At the end of July 2012, I concluded a nine month process of using iOS as my primary computing platform. The goal was to see if I could accomplish all I needed to do using only my iPhone and iPad. I learned that I could, but that I was ever-so-slightly forcing it.
When I started, I only had an iPhone. I used Numbers and Pages to create cue sheets for a weekly radio broadcast. Soon, I moved to Byword for new document creation (Pages on iPhone is too cramped for New Documents.) and forced myself to learn Markdown.
Then it got interesting in April 2012. My wife gave me an iPad for my birthday, and around the same time some friends and I were developing a podcast. Why not see if we could use the iPad to produce it? After a few hoop-jumps, I recorded, edited, and released* the first three episodes on iPad.
(*Only show 003 was fully finished on iPad. The other two had help from desktop GarageBand. And in all cases, Transmit was used to upload files to our server.)
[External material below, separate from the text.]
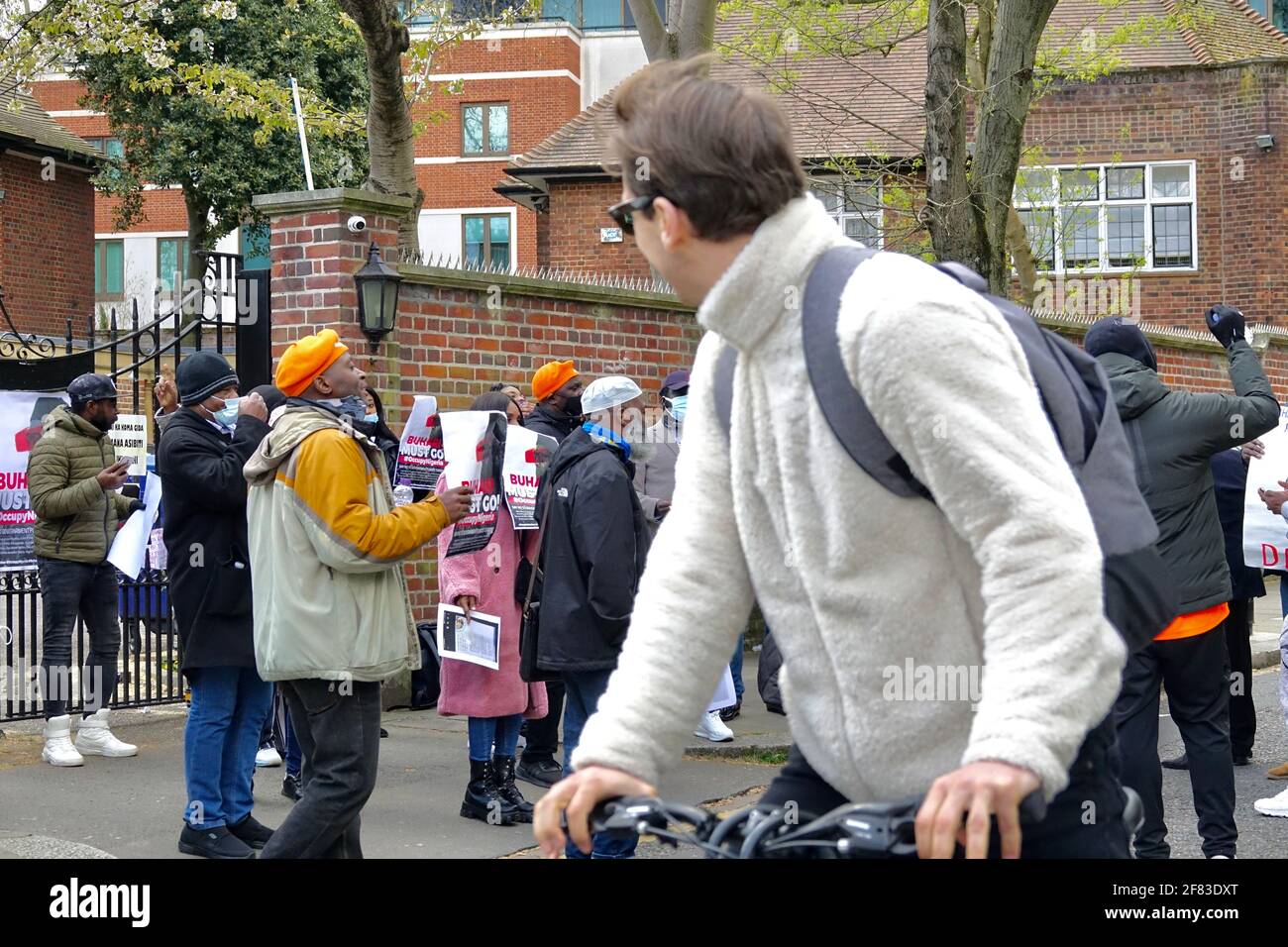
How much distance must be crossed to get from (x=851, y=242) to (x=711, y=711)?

Even with the successes, what made me rethink iOS-only was the general needs I have, primarily keyboard input and (moreso) an exposed file system. It’s not realistic for me to get a working rhythm going with 45% of an iPad screen available when typing on glass. I bought a Bluetooh keyboard, but it’s equally disruptive to have a hybrid workflow where I have to touch the screen or home button to drive the iPad. It makes sense to me that Apple would engineer a proper physical keyboard to drive the iOS interface for iPad after four generations.
But that tablet is the Real Thing™. I’m telling you, it handles a four-man podcast production without issue; four concurrent data streams per show without breaking a sweat. Battery hit: nominal. Heat: non-issue. Speed: fast. And this is iPad 2 hardware. (And the software never crashed on me; even when I ran out of drive space on one occasion.)
Hopefully by iOS 7 I can get a file system; although I doubt it. My takeaway: although iOS is not the Swiss Army knife that I was hoping for, it’s my stable go-to platform in nearly every use case.